Le menu progestérone : trois jours en phase lutéale

Objectifs de la leçon

À la fin de cette leçon, tu sauras :

  • Ce que fait la progestérone dans ton corps et à partir de quoi elle est fabriquée

  • Pourquoi la phase lutéale demande une assiette différente du reste du cycle

  • Quels nutriments participent à sa production et où les trouver

  • Comment construire trois jours de repas complets, sans compter ni te priver

Avant de commencer

La progestérone, c'est ton hormone du calme.

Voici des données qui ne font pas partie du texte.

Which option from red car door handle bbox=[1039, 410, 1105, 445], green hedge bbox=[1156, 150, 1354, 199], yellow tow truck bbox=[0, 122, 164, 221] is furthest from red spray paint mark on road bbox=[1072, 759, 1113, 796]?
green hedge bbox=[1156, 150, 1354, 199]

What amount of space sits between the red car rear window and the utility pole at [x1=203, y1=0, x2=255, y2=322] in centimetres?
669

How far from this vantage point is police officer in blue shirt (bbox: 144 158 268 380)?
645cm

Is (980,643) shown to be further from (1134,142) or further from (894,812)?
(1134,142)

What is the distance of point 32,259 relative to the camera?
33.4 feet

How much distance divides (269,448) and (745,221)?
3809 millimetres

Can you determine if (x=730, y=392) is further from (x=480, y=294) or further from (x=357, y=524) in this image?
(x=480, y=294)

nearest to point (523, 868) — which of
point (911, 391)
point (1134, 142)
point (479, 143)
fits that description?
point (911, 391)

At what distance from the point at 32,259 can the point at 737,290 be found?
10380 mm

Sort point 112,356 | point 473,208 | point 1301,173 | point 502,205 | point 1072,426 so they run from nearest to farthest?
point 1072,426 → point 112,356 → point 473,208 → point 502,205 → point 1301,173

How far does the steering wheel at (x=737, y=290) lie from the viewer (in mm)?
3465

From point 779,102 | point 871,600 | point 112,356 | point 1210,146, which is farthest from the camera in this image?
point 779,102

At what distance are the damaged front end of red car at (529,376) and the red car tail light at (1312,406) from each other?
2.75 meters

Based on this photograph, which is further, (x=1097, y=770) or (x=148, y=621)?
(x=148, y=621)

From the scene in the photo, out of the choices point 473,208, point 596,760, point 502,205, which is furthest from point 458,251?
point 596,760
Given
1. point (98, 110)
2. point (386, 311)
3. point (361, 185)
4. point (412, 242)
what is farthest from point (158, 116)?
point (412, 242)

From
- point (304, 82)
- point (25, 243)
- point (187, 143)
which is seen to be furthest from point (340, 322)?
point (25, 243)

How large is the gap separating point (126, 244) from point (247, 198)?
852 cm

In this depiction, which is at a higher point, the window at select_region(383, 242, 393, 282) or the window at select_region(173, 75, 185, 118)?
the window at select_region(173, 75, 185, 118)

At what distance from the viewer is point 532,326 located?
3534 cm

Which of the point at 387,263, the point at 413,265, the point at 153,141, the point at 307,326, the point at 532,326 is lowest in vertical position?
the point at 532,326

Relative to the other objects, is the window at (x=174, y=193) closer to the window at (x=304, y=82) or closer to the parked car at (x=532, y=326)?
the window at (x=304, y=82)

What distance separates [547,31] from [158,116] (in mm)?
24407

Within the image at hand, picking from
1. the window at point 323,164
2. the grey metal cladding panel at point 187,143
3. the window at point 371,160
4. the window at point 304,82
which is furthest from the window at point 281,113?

Elle participe au sommeil profond, à la stabilité émotionnelle, et elle a un effet diurétique naturel.

Elle est fabriquée à partir du cholestérol, donc à partir de gras. Et sa production demande des cofacteurs précis. Sans eux, la chaîne de fabrication ralentit. Deux choses lui nuisent particulièrement : le stress chronique et les pics d'insuline répétés.

Ce menu est conçu pour ta phase lutéale, le moment après l'ovulation, autour du jour 14, où la progestérone prend le relais. Si c'est le moment du mois où tu observes des SPM, une anxiété qui monte, des nuits agitées, de la rétention ou des fringales sucrées, c'est aussi le moment où ton assiette a le plus d'influence. C'est un des éléments de ta zone de pouvoir.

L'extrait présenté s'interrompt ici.